Grace Jones photographed and cut up to compose a figure with an impossible elasticity, way before PhotoShop (Grace Jones paradigm of ambiguity! Grace Jones post-gender!). The skyline of Las Vegas as a collage made up of the luminous signage photographed by Venturi and Denise Scott Brown. The record cover for Movement by New Order by Peter Saville, copying a futurist poster by Fortunato Depero. Blade Runner in a scenario that moves forty years forward to 2019 with flying cars and forty years back with ancient Cadillacs, in a city that is both Los Angeles and Shanghai. The homo-sampler that Eloy Fernández Porta talks of appears at the end of modernity, qualifying the post-modern as prior to the appearance of Internet in 1991 (hence the cut off date of the exhibition) and as such, also prior to the unbridled persecution of the copy, guaranteeing the rights of the author, the defence of an impossible originality.
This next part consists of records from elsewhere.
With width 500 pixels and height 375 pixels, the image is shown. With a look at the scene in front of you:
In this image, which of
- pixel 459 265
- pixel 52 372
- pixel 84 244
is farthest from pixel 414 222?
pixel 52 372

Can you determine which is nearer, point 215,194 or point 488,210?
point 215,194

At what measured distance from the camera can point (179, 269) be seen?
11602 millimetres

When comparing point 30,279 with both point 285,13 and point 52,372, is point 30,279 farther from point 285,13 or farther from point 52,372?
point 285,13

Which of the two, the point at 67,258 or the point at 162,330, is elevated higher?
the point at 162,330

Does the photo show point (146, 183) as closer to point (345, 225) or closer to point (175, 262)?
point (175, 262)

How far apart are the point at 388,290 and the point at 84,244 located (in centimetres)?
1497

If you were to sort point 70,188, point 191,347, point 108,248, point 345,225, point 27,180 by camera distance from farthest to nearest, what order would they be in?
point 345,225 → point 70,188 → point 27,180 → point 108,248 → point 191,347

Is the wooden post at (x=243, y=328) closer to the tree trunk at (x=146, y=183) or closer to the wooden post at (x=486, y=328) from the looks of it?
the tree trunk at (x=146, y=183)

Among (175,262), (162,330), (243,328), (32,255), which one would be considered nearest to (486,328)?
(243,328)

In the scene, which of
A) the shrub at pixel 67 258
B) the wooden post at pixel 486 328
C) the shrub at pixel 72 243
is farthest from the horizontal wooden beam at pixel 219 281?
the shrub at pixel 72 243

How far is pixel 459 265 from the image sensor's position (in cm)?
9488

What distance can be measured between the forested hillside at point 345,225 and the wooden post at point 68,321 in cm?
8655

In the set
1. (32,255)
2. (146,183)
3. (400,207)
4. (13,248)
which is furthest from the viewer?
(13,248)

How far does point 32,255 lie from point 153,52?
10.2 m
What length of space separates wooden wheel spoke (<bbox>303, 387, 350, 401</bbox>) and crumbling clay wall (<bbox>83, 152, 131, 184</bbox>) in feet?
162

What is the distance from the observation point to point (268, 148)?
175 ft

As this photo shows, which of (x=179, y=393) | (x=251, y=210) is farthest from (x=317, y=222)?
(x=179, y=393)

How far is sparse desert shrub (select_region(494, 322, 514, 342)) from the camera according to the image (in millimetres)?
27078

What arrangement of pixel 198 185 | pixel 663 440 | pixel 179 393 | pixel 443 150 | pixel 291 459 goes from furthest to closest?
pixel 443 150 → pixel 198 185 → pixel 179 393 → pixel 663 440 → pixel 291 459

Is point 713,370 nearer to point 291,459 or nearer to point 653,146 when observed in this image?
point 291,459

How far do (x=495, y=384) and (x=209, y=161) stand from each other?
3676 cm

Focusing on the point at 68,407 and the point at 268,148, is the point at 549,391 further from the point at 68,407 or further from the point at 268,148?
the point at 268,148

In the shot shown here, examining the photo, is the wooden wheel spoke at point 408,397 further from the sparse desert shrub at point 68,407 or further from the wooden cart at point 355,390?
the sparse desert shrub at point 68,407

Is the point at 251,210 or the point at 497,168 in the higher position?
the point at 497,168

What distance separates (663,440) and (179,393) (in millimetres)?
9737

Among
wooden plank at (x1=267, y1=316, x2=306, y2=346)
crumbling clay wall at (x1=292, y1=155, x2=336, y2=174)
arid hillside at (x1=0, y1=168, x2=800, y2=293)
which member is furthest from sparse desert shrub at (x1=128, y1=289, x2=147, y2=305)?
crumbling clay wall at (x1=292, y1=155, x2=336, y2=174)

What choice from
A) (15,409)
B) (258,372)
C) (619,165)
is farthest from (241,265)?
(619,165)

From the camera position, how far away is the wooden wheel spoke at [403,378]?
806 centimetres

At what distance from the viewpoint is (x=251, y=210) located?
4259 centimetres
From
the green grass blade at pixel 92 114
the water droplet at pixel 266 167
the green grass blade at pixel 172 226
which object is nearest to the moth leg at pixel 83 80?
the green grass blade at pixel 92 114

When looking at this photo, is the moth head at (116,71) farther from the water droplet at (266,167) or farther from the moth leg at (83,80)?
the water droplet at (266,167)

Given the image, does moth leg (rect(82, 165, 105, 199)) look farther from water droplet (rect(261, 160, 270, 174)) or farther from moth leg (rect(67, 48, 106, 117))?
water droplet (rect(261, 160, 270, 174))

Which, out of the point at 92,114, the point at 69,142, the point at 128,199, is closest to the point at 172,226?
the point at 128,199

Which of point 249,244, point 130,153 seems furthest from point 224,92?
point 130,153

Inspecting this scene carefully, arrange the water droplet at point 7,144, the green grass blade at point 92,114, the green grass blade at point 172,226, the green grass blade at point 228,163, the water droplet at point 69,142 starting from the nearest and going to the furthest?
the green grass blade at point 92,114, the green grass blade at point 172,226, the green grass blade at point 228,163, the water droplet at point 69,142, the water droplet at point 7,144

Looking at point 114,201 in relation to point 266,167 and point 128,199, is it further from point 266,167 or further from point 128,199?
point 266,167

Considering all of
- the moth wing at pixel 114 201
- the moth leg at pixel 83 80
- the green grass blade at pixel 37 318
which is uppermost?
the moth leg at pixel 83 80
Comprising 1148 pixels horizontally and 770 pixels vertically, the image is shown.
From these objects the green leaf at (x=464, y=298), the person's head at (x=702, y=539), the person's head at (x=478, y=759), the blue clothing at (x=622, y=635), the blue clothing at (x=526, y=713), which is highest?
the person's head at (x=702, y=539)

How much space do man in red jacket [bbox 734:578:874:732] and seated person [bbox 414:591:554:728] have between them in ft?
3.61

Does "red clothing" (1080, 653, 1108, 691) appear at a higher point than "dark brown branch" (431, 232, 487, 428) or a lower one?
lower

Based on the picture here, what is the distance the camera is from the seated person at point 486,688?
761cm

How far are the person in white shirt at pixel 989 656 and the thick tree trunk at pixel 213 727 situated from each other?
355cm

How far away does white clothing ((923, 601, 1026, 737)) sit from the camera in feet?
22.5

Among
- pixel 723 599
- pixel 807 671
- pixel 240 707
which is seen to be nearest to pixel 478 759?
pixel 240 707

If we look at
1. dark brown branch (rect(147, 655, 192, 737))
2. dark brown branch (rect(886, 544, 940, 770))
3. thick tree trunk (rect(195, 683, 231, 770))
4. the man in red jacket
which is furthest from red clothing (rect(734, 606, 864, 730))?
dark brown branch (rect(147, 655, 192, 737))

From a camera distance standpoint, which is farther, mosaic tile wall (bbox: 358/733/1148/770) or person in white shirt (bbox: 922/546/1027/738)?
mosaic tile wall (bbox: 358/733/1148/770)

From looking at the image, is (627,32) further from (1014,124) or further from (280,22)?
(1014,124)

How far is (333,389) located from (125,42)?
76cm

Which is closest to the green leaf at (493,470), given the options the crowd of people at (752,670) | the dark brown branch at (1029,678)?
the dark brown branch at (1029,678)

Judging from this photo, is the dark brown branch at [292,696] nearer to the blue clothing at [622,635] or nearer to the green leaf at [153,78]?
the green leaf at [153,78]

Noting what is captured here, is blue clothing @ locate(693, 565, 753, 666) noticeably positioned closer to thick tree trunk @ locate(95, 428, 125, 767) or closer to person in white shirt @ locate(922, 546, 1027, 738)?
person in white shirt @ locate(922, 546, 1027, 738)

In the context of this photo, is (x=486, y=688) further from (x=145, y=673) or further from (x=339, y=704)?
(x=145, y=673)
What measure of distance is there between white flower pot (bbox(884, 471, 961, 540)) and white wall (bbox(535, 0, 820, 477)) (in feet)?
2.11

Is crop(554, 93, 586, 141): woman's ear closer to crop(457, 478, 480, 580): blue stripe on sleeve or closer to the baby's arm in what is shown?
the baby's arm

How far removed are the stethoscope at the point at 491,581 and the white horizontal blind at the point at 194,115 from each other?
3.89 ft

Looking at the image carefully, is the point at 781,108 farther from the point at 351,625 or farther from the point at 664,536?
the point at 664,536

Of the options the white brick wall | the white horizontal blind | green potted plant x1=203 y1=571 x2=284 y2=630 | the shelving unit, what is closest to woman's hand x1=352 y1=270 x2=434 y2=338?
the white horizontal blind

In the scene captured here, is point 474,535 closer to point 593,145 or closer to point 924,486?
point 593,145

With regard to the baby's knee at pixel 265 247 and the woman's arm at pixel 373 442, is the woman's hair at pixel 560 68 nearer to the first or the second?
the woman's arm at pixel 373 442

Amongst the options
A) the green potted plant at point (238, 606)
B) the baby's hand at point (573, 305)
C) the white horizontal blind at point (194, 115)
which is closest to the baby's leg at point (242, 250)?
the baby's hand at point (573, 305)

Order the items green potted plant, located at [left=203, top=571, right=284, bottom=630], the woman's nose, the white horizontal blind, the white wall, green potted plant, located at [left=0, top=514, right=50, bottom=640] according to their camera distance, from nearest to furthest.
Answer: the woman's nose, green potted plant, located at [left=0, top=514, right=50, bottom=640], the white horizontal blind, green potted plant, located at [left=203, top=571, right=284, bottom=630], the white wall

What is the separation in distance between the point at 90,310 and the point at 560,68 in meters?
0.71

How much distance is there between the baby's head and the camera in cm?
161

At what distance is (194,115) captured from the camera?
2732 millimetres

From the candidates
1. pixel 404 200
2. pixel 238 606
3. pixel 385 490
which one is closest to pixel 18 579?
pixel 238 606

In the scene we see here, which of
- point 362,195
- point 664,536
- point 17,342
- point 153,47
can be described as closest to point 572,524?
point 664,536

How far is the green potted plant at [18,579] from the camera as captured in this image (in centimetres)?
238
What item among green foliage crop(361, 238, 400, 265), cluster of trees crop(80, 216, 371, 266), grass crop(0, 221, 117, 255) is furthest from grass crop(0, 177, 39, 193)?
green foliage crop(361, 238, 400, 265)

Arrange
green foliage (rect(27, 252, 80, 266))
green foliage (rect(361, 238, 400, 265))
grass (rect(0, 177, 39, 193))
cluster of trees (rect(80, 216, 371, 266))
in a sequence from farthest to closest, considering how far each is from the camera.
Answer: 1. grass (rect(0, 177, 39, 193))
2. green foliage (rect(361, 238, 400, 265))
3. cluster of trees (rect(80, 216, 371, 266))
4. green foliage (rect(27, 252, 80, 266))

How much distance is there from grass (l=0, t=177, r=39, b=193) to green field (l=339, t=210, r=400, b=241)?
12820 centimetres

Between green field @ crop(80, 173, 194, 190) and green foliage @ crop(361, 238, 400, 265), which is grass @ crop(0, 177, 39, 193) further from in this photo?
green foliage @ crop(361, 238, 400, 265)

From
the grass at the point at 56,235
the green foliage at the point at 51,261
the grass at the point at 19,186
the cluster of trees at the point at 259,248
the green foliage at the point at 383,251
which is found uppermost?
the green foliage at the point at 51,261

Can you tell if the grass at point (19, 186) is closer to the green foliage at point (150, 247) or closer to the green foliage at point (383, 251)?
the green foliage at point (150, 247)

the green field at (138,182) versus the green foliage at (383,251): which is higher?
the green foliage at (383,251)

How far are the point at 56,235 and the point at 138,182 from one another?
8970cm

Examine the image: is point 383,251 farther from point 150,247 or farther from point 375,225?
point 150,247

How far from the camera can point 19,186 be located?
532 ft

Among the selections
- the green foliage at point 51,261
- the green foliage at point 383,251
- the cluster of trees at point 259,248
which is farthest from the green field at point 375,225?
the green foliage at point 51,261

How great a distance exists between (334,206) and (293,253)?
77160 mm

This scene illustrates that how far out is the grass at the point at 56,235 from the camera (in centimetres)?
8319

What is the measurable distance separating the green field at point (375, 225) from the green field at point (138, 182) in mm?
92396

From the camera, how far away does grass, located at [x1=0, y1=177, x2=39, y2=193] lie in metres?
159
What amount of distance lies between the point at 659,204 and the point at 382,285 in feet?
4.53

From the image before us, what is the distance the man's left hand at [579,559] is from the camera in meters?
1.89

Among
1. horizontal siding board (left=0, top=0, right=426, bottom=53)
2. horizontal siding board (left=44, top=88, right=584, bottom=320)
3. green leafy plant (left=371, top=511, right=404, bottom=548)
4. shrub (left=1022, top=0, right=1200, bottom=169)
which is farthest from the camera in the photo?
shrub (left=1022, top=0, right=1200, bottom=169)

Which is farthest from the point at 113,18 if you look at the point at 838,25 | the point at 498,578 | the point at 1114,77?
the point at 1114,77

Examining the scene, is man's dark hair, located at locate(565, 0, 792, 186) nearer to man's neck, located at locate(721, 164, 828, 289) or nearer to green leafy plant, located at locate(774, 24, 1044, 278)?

The seventies, the date that the exhibition takes as the outburst of postmodernism, began with a crisis and rolled on into the eighties with Thatcherism, Reagan, the political commitment of artists such as Jenny Holzer and Aids. By chance a biopic film about Margaret Thatcher, defender of Pinochet, the Iron Lady, is just out on release. The eighties are back. Postmodernism is fashionable. The shop set up at the end of the exhibition sells colourful Ray-Ban Wayfarers that are back “in”. The crisis is back with us, and also the trend towards conservatism. In the catalogue the curators don’t deny the opportunity. They argue it as a generational thing. They, like many others, were formed culturally, intellectually and emotionally by the period that ran from1970 to 1990. Their references are to be found there. In Spain, these years are also now being revised, with television programmes dedicated to the “movida” (incidentally Mariscal, Almodovar and Ouka Leele have their space in the exhibition as representatives of the euphoria of the eighties and the designer bars in Spain). References that remind us, in effect, of drinking in bars with post-industrial aesthetics, sitting on uncomfortable seats, Talking Heads playing in the background, and devouring magazines such as i-D.

The audacity of the proposal at the V&A Museum is to go beyond the nostalgia, which various generations can identify with, to look at what it brought, what remains in force and what needs to be recuperated. To think of a freedom without complexes, forgetting the hangover that reduced everything to economics would be no mean feat.